Le 25 août dernier, le ministre de l’intérieur allemand, Thomas de Maizière dépose un projet de loi visant à interdire l’accès aux réseaux sociaux non professionnels par les recruteurs. C’est évidemment Facebook qui est concerné – il n’est pas question pour le ministre d’interdire le sourcing sur les réseaux pro (types LinkedIn ou Viadeo) puisque les utilisateurs y sont inscrits pour justement se mettre en valeur vis-à-vis d’éventuels recruteurs.
Quelle est exactement l’ambition du ministre ? Empêcher que la sélection de candidats ne se fasse à partir de données personnelles nullement en rapport avec leurs compétences. On ne compte plus le nombre de cas avérés de candidats non retenus à cause d’éléments non professionnels ne convenant pas - du point de vue de la pure subjectivité - à des recruteurs peu vertueux, et en dehors de la loi. Rappelons encore que l’utilisation de facebook dans un process de recrutement est un boulevard pour les discriminations ! Le recruteur indélicat peut avoir accès aux données privées que sont les opinions politiques, l'appartenance syndicale, la situation de famille, l'orientation sexuelle ; s’agissant ici de quelques uns des 18 critères de discrimination tels qu’ils ont été référencés.
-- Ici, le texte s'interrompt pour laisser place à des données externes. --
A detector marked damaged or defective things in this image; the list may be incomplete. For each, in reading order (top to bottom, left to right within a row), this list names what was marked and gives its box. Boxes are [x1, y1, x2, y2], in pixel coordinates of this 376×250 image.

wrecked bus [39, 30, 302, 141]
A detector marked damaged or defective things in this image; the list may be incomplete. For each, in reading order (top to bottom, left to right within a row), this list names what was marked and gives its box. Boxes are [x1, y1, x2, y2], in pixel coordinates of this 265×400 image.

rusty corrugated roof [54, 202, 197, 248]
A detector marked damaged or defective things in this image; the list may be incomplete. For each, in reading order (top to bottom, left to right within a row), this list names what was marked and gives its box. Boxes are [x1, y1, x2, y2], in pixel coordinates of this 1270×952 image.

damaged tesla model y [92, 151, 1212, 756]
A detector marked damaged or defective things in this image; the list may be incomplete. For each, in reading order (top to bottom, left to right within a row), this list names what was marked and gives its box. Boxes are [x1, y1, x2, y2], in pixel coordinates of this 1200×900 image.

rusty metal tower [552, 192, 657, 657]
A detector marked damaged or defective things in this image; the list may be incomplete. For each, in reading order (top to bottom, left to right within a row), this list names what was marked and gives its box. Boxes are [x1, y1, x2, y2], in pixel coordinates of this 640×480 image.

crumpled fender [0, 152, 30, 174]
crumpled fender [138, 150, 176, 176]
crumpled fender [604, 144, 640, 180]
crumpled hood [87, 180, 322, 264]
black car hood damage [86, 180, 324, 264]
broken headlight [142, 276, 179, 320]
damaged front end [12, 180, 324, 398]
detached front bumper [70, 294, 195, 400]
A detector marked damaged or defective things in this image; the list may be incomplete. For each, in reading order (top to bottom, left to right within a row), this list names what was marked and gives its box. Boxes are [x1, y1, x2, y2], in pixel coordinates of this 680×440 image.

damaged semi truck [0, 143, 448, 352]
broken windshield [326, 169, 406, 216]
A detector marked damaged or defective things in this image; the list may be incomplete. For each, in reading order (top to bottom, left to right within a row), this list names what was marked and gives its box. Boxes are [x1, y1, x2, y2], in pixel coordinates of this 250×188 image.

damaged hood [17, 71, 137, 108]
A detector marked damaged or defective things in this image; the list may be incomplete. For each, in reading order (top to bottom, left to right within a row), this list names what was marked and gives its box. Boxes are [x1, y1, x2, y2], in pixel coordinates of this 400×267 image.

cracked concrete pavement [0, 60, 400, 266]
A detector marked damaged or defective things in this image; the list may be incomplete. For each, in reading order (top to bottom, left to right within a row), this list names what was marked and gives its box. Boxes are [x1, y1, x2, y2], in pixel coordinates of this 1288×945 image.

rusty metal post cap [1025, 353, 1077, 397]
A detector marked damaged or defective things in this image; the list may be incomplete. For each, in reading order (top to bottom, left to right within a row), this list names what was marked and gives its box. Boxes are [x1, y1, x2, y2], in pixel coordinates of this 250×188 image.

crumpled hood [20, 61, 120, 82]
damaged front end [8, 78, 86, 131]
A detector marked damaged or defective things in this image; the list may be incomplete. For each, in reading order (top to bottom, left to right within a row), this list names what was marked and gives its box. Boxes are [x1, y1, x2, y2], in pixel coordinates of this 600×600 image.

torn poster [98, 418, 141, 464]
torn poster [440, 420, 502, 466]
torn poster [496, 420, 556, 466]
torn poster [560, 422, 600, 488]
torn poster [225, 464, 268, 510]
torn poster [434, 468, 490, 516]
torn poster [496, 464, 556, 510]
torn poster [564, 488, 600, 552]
Quant aux conséquences sur les candidats, nous les connaissons : non accès à l’emploi mérité (par les compétences), désespérance, contentieux juridiques. Facebook n’est, de ce point de vue (j’entends ici le sourcing et la sélection) aucunement un « facilitateur d’emploi », mais un véritable obstacle au bon fonctionnement d’un recrutement équitable et les problèmes risquent de s’aggraver. Qui peut jurer que nous ne verrons pas un jour le suicide d’un candidat éconduit via Facebook ? Pour les personnes les plus solides, Facebook se révèle sans nul doute comme un atout. Mais pour les plus fragiles…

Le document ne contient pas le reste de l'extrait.